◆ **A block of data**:
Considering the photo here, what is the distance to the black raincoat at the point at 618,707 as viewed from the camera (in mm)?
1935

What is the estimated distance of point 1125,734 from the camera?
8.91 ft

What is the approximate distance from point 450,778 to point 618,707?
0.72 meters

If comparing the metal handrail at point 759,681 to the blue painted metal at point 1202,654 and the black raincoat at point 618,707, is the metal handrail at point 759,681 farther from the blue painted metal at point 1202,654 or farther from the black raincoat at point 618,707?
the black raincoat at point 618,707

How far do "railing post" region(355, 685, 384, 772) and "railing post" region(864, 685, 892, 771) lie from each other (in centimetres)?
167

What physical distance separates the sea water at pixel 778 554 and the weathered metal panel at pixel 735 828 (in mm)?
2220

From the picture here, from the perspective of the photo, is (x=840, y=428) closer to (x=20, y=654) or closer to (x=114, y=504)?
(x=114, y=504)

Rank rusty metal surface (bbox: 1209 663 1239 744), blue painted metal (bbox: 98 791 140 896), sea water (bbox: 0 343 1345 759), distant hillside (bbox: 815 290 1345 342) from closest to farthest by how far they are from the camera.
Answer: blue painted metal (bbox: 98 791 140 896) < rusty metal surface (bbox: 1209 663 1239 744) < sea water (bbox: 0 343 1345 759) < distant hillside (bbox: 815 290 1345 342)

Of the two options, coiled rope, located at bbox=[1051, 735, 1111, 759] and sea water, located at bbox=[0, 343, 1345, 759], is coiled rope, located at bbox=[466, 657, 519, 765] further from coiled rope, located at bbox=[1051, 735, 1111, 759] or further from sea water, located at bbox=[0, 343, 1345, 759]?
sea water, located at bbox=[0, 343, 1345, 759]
...
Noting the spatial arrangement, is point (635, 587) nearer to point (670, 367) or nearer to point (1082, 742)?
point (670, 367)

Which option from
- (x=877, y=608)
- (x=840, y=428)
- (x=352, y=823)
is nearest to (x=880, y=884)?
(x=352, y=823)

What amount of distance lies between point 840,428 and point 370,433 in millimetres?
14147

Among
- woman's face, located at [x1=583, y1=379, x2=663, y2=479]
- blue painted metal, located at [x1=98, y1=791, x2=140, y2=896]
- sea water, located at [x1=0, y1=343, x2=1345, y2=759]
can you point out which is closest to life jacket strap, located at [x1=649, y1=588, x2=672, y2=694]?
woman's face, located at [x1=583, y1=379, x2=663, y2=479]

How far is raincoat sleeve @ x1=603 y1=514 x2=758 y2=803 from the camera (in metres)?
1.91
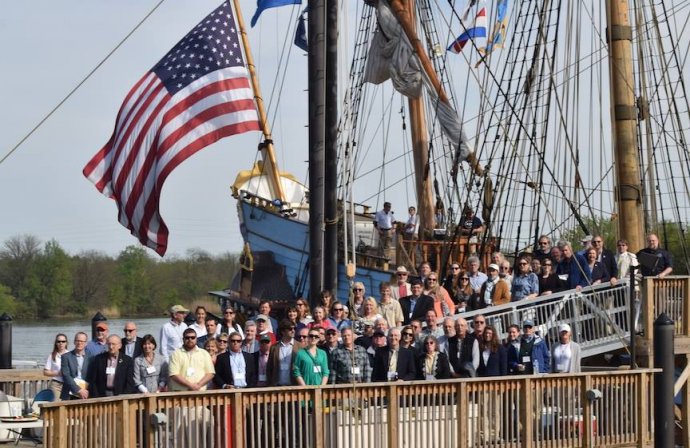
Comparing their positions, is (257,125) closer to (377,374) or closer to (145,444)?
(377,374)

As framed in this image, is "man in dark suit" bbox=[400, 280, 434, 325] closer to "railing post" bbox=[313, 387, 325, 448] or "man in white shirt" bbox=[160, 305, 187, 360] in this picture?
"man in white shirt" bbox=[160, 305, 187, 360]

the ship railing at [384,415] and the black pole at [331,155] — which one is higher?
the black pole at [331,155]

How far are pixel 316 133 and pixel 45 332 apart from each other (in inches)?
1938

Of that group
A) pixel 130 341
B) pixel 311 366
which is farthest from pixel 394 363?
...
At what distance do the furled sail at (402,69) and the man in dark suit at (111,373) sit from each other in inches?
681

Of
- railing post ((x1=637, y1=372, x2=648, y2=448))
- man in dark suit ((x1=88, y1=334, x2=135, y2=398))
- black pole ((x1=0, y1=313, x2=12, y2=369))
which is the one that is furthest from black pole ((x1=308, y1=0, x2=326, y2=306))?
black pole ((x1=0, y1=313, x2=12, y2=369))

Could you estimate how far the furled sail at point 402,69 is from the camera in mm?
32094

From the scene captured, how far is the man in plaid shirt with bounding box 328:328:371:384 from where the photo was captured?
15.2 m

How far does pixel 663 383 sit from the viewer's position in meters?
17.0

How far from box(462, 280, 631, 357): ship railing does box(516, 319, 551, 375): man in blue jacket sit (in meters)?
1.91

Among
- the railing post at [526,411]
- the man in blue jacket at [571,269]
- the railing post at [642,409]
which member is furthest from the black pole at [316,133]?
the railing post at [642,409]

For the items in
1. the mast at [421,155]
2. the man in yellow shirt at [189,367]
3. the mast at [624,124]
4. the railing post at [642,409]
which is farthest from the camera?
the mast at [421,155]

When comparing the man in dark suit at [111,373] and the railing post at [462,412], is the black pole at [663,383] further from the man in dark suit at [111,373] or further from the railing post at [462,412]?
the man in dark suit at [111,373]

◆ **The problem**: Please copy the rows above verbatim, from the line with "How far are" to the line with "which is farthest from pixel 394 363?", both included.

◆ **Task solution**:
How far are pixel 316 133 and pixel 45 332 apart from each other (in inches)?
1938

Of that group
A) pixel 130 341
B) pixel 311 366
which is farthest from pixel 394 363?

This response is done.